JS: I knew that I wanted to physically involve my mother’s photography in the collection. Finding this small collection of photographs when I was a young girl was the catalyst for thinking about my mother in a different, obscuring light—an unnerving feeling that’s never left me. I had also just moved to Florida while I was finishing this manuscript and I was taking a lot of boring landscape photos that one does in that romantic period when you just arrive at a new home and everything looks shocking and different, even the plants. Collage felt natural to the impulse of this book that is curious about anachronisms and melding my perspective with my mother’s histories and different kinds of legends across time. Making physical manifestations of this mixing felt like the only way through.
KB-P: Throughout Buffalo Girl, the human and the animal fuse—man becomes wolf, wolf is girl, girl becomes wolf. The image of the buffalo, too, hangs over the manuscript. How has your fascination with the animal and the human body changed as a result of this work?
JS: My first book was also preoccupied with animals. In that book, I was fascinated by the ways that zoos operate and how humans try to contain wildness as constantly separate from what it means to be “civilized” and human. I was also interested in how we tell stories through animals (another means of control, taming), which relates to the Little Red Riding Hood stories that factor heavily in Buffalo Girl. In Buffalo Girl, like in Savage Pageant, I’m interested in opening these tidy cages. To ask: what makes a monster, a human, a villain, an animal, a hero? And to trouble boundaries that restrict their definitions.
However, I’ve always been interested in animals—even as a young girl. I tweeted once that my poet slash villain origin story happened in third grade when a very unpopular elementary school teacher encouraged me strongly to submit a short story to a creative writing contest. I was admittedly odd and quiet as a young girl, but he said he saw something in my writing. I turned in an awful, horrific story about a whole family getting ripped apart by wolves in the woods and I gave him a copy of it to read. It didn’t win the contest and he never mentioned the story or my writing again. I think that’s all you need to know about me.

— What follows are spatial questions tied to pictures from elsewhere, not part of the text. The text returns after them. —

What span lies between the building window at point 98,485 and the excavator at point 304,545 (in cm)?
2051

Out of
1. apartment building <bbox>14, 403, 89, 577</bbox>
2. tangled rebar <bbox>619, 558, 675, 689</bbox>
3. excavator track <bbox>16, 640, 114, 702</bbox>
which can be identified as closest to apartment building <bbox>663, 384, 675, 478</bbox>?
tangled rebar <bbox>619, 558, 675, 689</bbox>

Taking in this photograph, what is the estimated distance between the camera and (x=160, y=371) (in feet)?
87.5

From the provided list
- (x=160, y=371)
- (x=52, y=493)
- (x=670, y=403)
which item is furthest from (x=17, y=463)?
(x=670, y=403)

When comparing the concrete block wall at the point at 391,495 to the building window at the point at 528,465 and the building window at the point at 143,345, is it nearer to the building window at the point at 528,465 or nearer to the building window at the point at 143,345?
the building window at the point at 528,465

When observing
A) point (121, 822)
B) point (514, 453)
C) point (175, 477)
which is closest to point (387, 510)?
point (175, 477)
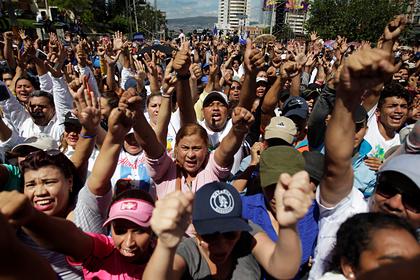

KP-F: How have your experiences as a literary editor informed your practice as a writer?
JS: It’s a privilege to get first dibs on reading what people are writing all around you. It keeps me on my toes. And it also keeps me abreast of what isn’t being done yet, which I’m always trying to grasp in my writing and in my reading of other poets to publish.
KB-P: What did you learn about yourself in the undertaking of this collection?
JQS: I must have been a carnivorous animal in a past life. Likely nocturnal.
KB-P: Are you currently working on anything now? Are there any new projects in your future that you’re particularly excited about?
I’m currently writing into a book project that deeply considers the Internet, Marie Antoinette, and forms of messy female embodiment, self-destruction, immortality, and death. It might take me a lifetime to complete. And I have a long-standing project thinking about US American forms of sports and spectacle, particularly in connection to my own relationship to long-distance running that was so important to a much younger iteration of myself.